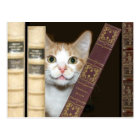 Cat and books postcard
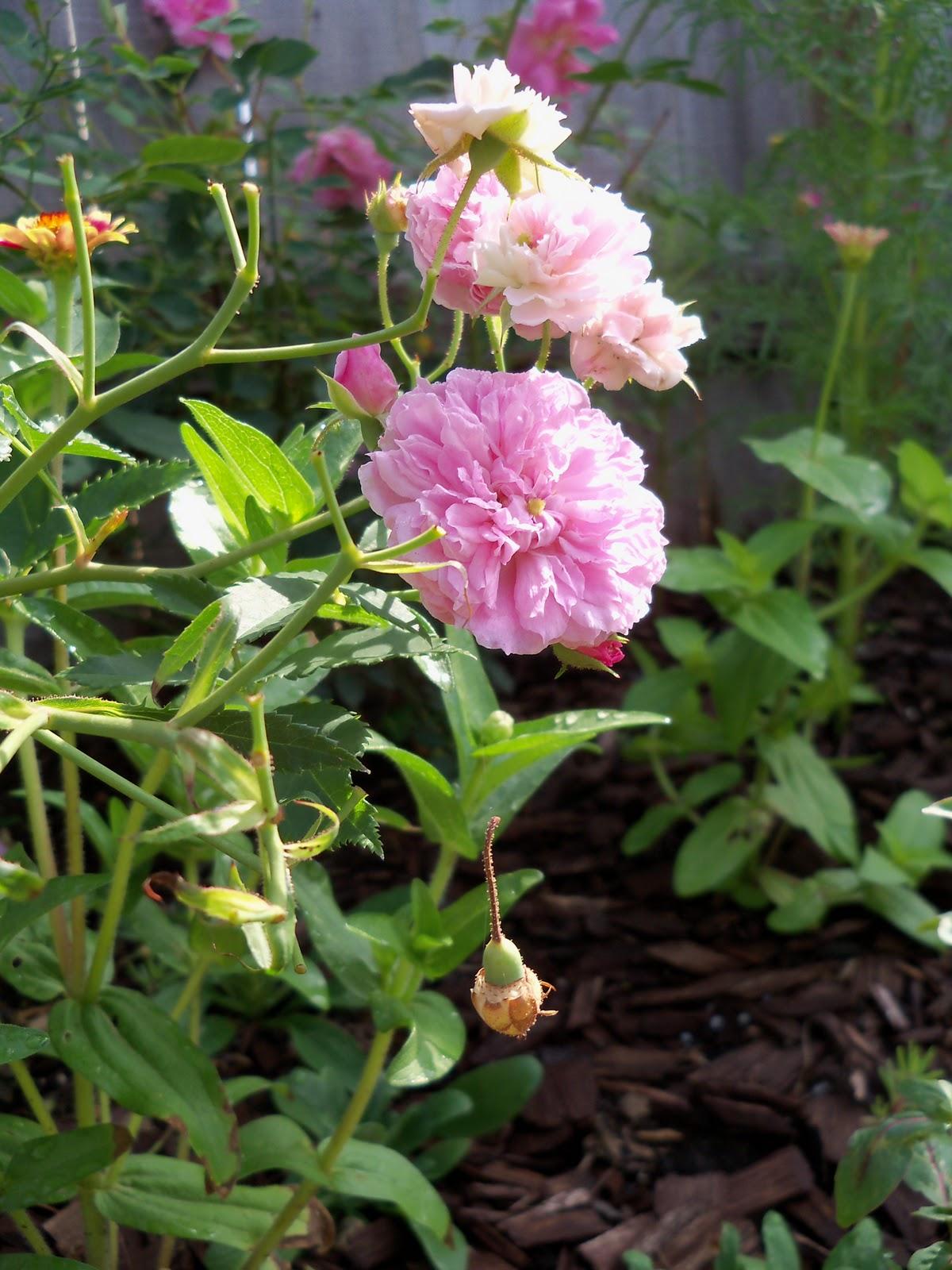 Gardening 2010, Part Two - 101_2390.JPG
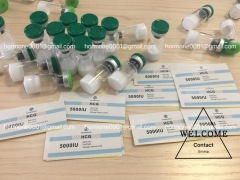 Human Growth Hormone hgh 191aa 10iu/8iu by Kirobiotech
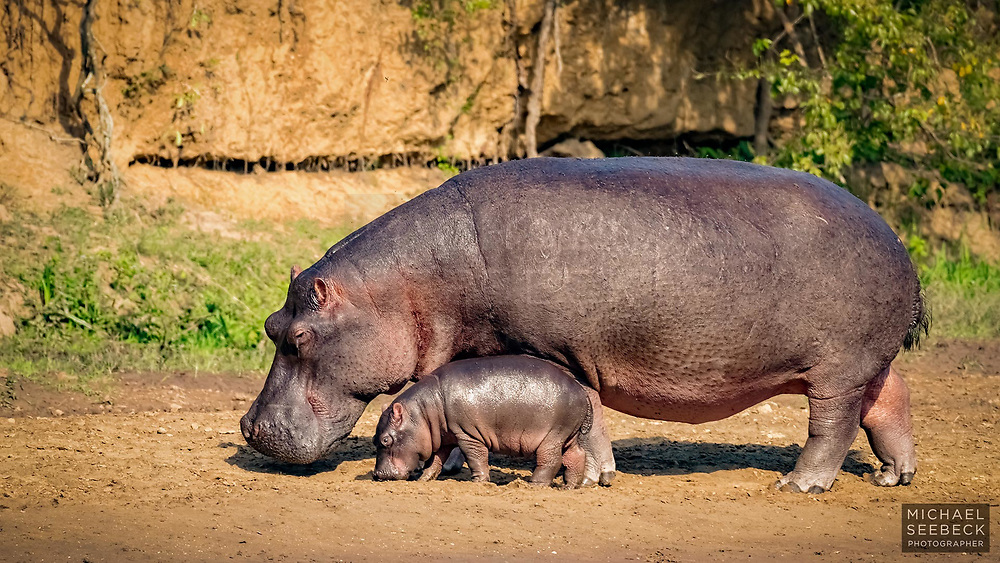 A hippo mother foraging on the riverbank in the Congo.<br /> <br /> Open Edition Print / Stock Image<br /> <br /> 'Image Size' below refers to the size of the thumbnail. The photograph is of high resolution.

What you will do: Return the material exactly as written, except for any pictures it holds.

Task response:
 Cat and books postcard
 Gardening 2010, Part Two - 101_2390.JPG
 Human Growth Hormone hgh 191aa 10iu/8iu by Kirobiotech
 A hippo mother foraging on the riverbank in the Congo.<br /> <br /> Open Edition Print / Stock Image<br /> <br /> 'Image Size' below refers to the size of the thumbnail. The photograph is of high resolution.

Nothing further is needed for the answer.